Rational design and synthesis of efficient catalysts are paramount to the development of electrochemical devices for clean energy and fuel conversion. Heterogeneous electrocatalytic materials are promising for the easy integration of electrochemical devices; however, the structural complexity of heterogeneous electrocatalysts makes it a great challenge to elucidate the surface catalytic sites and the reaction mechanisms. This dissertation is centered on the chemical synthesis of heterogeneous electrocatalysts with well-defined catalytic site and surface structures that enables the fundamental understanding of structure-property relationship for the design and production of improved electrocatalysts.

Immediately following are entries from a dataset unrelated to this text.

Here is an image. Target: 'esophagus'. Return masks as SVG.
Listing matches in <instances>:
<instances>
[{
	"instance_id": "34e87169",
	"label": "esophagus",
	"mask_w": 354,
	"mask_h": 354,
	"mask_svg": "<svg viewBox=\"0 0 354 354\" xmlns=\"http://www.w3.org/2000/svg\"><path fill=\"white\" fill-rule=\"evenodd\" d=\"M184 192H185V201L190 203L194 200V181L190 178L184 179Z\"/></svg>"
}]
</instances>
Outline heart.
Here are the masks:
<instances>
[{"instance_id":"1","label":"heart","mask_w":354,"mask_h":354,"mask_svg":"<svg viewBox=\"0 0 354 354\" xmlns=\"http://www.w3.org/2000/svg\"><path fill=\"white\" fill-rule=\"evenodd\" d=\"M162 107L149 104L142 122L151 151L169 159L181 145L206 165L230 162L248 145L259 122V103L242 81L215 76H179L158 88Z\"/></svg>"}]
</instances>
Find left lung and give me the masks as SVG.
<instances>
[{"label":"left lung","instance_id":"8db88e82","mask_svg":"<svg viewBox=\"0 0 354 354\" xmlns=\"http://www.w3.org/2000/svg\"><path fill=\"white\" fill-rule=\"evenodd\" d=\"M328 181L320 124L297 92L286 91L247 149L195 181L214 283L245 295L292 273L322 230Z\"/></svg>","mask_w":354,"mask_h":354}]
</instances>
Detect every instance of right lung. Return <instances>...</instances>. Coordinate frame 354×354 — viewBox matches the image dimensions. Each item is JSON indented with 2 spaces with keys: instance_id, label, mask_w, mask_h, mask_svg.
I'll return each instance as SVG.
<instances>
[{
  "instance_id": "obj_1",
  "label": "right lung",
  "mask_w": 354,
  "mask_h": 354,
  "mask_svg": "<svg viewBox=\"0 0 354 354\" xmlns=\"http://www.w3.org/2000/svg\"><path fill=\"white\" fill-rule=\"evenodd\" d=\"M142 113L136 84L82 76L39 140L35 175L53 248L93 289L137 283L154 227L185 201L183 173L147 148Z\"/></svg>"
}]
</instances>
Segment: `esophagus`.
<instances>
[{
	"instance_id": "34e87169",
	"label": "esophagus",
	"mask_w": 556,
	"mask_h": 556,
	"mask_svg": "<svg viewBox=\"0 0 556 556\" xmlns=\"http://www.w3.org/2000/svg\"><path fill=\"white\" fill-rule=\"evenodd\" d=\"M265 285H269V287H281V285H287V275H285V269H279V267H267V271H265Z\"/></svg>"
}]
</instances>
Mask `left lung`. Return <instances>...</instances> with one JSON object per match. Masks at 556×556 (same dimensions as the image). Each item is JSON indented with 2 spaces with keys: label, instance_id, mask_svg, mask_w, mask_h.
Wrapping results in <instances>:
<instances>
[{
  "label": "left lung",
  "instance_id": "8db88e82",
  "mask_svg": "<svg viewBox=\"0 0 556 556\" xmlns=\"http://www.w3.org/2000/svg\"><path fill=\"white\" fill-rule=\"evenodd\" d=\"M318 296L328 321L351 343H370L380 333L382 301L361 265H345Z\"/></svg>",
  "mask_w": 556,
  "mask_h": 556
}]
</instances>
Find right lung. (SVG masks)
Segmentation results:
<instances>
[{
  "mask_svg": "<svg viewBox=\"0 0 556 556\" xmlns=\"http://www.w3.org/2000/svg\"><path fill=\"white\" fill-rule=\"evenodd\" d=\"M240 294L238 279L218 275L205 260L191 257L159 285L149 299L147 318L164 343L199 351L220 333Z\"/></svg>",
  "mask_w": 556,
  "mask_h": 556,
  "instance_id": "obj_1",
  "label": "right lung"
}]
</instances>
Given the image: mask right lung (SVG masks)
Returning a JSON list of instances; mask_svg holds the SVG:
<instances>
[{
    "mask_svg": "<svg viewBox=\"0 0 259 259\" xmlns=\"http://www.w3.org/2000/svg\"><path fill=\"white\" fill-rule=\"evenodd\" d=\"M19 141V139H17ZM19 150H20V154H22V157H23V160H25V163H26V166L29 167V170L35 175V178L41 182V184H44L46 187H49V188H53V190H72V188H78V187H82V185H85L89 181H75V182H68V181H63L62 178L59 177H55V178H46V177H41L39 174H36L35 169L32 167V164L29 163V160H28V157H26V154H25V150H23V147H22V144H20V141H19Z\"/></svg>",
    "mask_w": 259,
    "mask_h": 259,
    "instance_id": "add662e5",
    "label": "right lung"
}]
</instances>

Two chemical approaches to synthesizing well-defined heterogeneous electrocatalysts are covered in this dissertation. First, solution-based colloidal synthesis of nanocrystals provides an effective strategy to achieve atomically precise control of nanocrystal surfaces and interfaces as well as uniform sizes, shapes and compositions. The well-defined nanocrystals can be used as model catalysts with minimized structural complexity, leading to accurate qualitative and quantitative analyses of surface catalytic sites. Second, well-defined molecular catalysts are heterogenized and immobilized onto conductive carbon supports, which allows for the modulation of catalytic site coordination structure for the enhanced electrocatalysis.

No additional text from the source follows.